▶ [PROBLEM DETAILS]: Reproduce each entry exactly as it reads. Leave the images out.

[Saved entries]
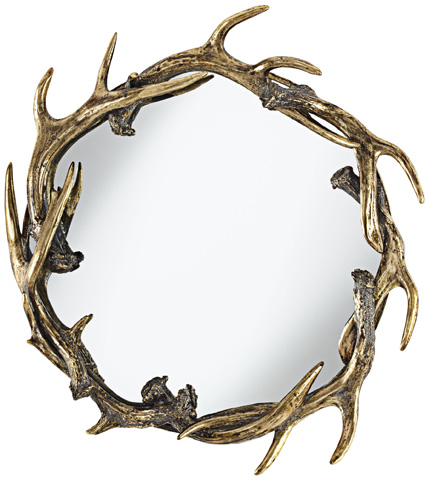 Pacific Coast Lighting - Caribou Medium Mirror - 82-9106-76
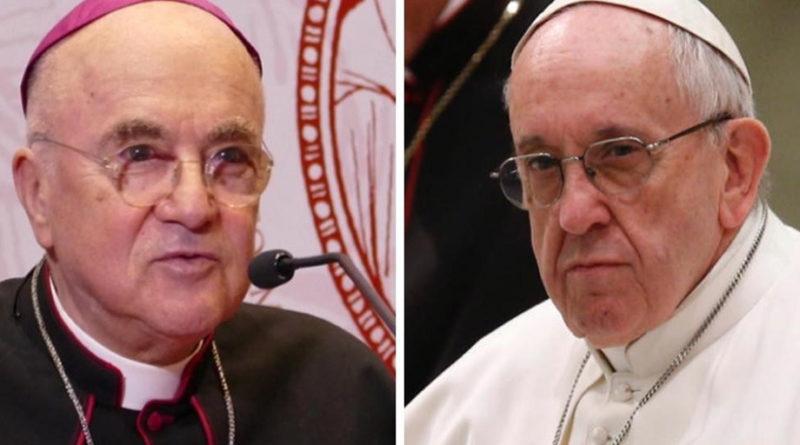 Carta Abierta del Arzobispo Viganò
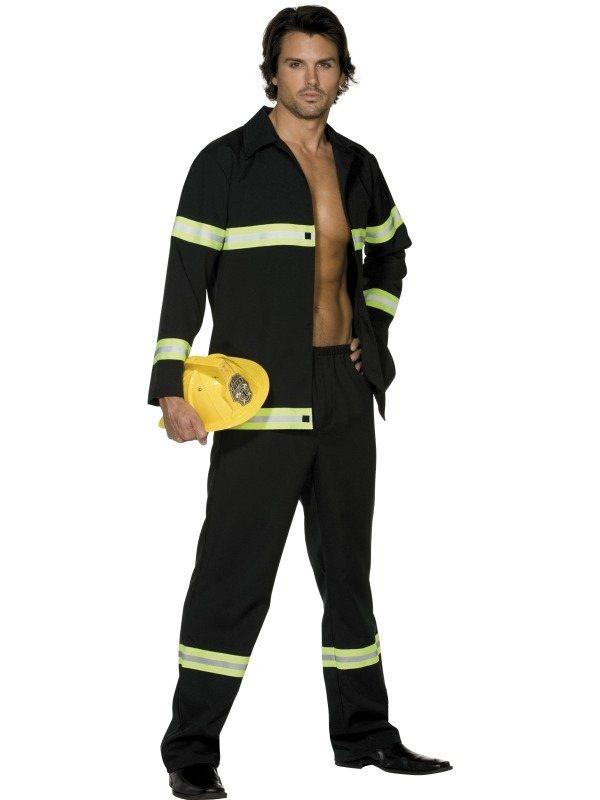 Fever Brandweerman Verkleedkleding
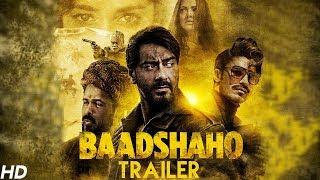 Baadshaho Official Trailer   Ajay Devgn, Emraan Hashmi, Esha Gupta, Ileana D
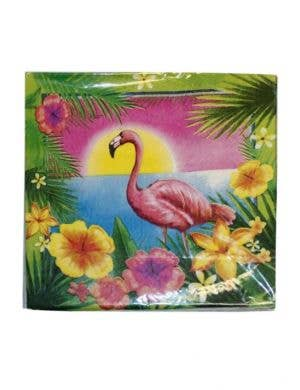 Hawaiian Themed Flamingo Party Napkins - 20 Pack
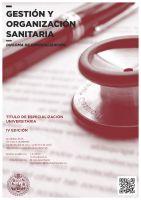 Cartel Diploma de Especialización en Gestión y Organización Sanitaria (Semi-presencial - online). 4ª Promoción. Título Propio de la Universidad de Salamanca.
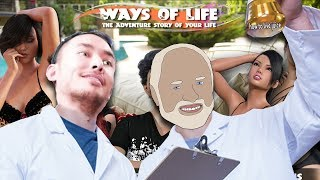 In The Field | The Ways of Life Early Beta [Feat. Ranton]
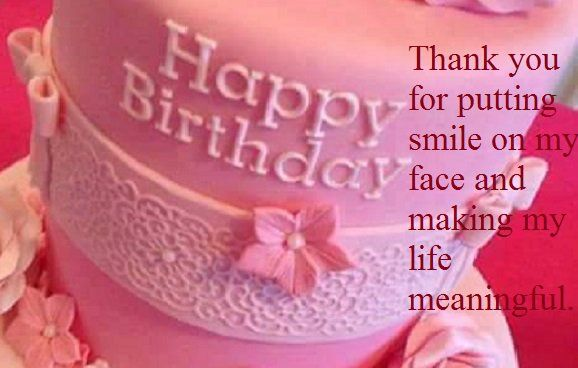 Heart Touching Happy Birthday Wishes For Your Lover Birthday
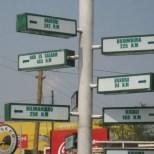 Direction Post at Mwanza Airport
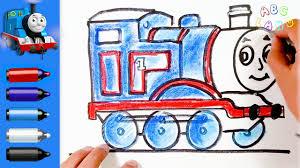 thomas friends draw thomas tank engine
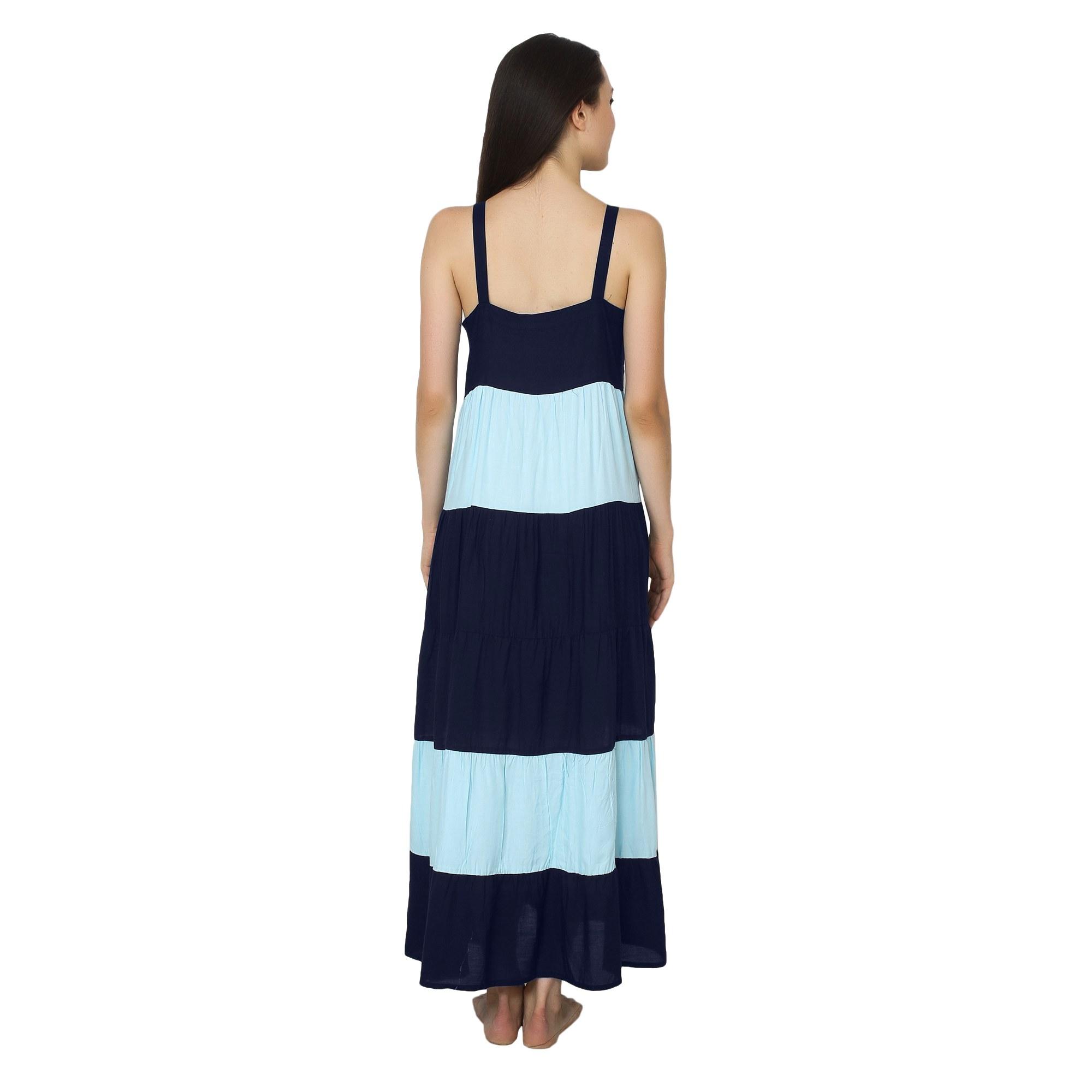 Spaghetti Strap Pleated Frilled Nighty Dress Gown in Dark Blue:Light Blue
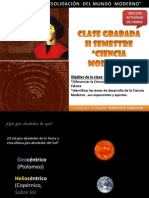 Clase Cienciamoderna 121111192018 Phpapp02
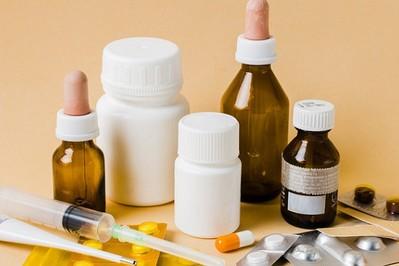 GIF wycofuje z aptek szczepionkę dla dzieci i dorosłych. Sprawdź, czy masz ją w domu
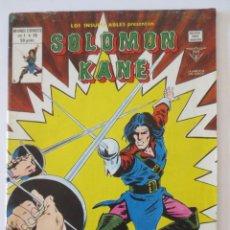Cómics: SALOMON KANE VOL 1 Nº 36 VERTICE. Lote 51550083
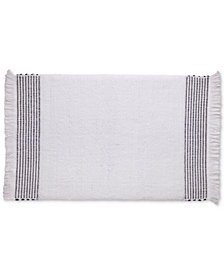"Kassatex Amagansett 20"" x 30"" Cotton Bath Rug"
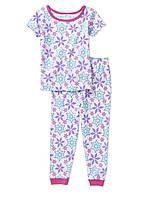 Пижамы детские с коротким рукавом для девочек 3-4 года Поштучно Disney Frozen (США)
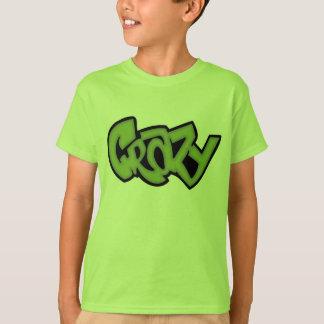 crazy shirt. T-Shirt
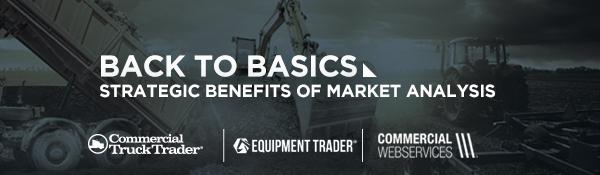Strategic Benefits of Market Analysis
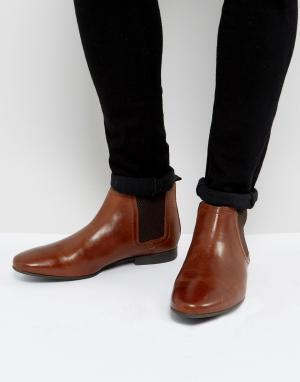 River Island Светло-коричневые кожаные ботинки челси. Цвет: рыжий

▶ [SOLUTION]:
 Pacific Coast Lighting - Caribou Medium Mirror - 82-9106-76
 Carta Abierta del Arzobispo Viganò
 Fever Brandweerman Verkleedkleding
 Baadshaho Official Trailer   Ajay Devgn, Emraan Hashmi, Esha Gupta, Ileana D
 Hawaiian Themed Flamingo Party Napkins - 20 Pack
 Cartel Diploma de Especialización en Gestión y Organización Sanitaria (Semi-presencial - online). 4ª Promoción. Título Propio de la Universidad de Salamanca.
 In The Field | The Ways of Life Early Beta [Feat. Ranton]
 Heart Touching Happy Birthday Wishes For Your Lover Birthday
 Direction Post at Mwanza Airport
 thomas friends draw thomas tank engine
 Spaghetti Strap Pleated Frilled Nighty Dress Gown in Dark Blue:Light Blue
 Clase Cienciamoderna 121111192018 Phpapp02
 GIF wycofuje z aptek szczepionkę dla dzieci i dorosłych. Sprawdź, czy masz ją w domu
Cómics: SALOMON KANE VOL 1 Nº 36 VERTICE. Lote 51550083
"Kassatex Amagansett 20"" x 30"" Cotton Bath Rug"
 Пижамы детские с коротким рукавом для девочек 3-4 года Поштучно Disney Frozen (США)
 crazy shirt. T-Shirt
Strategic Benefits of Market Analysis
 River Island Светло-коричневые кожаные ботинки челси. Цвет: рыжий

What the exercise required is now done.